FDIC: Big Mergers Change Fund's Risk Calculation

Merger mania during the 1990s has made the Bank Insurance Fund far more likely to run out of money in coming years, a Federal Deposit Insurance Corp. study has concluded.

The report, released Tuesday to the House and Senate Banking committees, compares the level of industry consolidation at yearend 1990 to that at mid-1999. It then estimates the likelihood that the bank insurance fund would become insolvent at some point during the next 50 years.

According to the study, the insurance fund is now two-thirds more likely to fail than it was at 1990 consolidation levels.

"The little (bank failures) are never going to break you," said Roger Watson, FDIC research director. "It's the low-probability, large-institution failures" that pose the greatest risks to the insurance fund and the taxpayer.

The findings dovetail with a long-held FDIC policy goal: the merger of the bank and thrift insurance funds. Indeed, a companion study released Tuesday by the FDIC argues that a merger would reduce the chances of either fund's becoming insolvent.

Neither of the financial reform bills passed by Senate and House lawmakers call for merging the bank and thrift insurance funds.

Industry observers said the compromise that Congress members are working on is unlikely to be any different. But Karen Shaw Petrou, the president of ISD/Shaw, said the FDIC has reason to be hopeful.

"I think there is a lot of interest in making deposit insurance reform the next big bill," she said. "I've talked to several senior members of the banking committees and top staff who see the Achilles heel of the current bill is that it does not really deal with the 'What if things go wrong?' question."

Ms. Petrou said the recent failures of First National Bank of Keystone in West Virginia and BestBank of Boulder, Colo., make the case for insurance reform appear that much more urgent. Both banks were felled in part by excessive subprime lending.

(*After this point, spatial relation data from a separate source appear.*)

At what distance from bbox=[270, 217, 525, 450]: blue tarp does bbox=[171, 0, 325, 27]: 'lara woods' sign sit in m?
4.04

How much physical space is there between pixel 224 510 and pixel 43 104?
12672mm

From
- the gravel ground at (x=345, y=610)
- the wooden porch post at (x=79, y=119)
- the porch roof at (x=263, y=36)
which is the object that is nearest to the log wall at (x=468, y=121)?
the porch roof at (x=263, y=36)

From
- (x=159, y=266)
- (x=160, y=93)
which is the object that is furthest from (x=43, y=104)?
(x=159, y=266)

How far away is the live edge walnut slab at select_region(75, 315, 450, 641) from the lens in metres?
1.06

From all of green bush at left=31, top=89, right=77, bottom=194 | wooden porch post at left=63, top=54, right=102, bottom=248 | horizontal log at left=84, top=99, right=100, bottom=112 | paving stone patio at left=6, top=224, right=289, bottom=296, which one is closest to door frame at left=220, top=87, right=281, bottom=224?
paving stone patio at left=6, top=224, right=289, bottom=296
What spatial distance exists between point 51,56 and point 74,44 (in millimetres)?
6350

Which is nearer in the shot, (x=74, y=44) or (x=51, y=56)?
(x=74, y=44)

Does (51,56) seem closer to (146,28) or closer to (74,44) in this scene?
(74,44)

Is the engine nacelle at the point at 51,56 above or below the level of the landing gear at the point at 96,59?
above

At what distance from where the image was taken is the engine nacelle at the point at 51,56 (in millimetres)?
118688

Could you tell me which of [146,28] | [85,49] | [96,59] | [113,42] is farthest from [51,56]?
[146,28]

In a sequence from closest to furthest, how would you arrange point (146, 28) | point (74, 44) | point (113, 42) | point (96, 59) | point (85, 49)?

The FDIC's study, "Effects of Bank Consolidation on the Bank Insurance Fund," illustrates the record asset concentration of the 1990s.

According to the agency, 31.8% of industry assets at yearend 1990 were held by the 25 largest bank holding companies. By mid-1999, their share had grown to 54.5%.

The impact of 1990s consolidation has not been entirely negative, Mr. Watson said.

For example, loss rates on big bank failures tend to be lower than for small banks because of economies of scale and risk diversification. Large banks are less dependent on domestic deposits for funding, so they have fewer insured deposits per asset dollar.

The biggest banks are also far less likely to fail than small banks, Mr. Watson said. But given that large banks now control a huge portion of all industry deposits, the failure of just one could prove highly damaging.

If one of the 10 biggest banks failed, he said, there is a 12.5% chance that the bank insurance fund would become insolvent, according to the FDIC study.

The net impact of size on the insurance fund's solvency is reflected in the FDIC study's figures. At the present level of consolidation, there is a 6.5% chance that the bank insurance fund will become insolvent sometime before 2050. By contrast, at 1990 consolidation levels, the likelihood was 3.9%.

The study assumes future failure and loss rates will be similar to past trends. According to Mr. Watson, structural changes in the industry make that assumption suspect.

For example, he said, the expansion of interstate banking has led to greater geographic diversification, and banks today have more sophisticated tools for managing risk.

The 1990s also have seen significant legislative reforms, including the introduction of prompt corrective action procedures, the least-cost test for resolving failed institutions, and the depositor preference law, which established a pecking order for bank depositors and creditors.

FDIC researchers are in the preliminary stages of designing a related study. In it, they will explore the impact of the "systemic risk" option. Under that option, regulators and the President can choose to prop up a failing bank if its failure poses a significant risk to the stability of the financial system.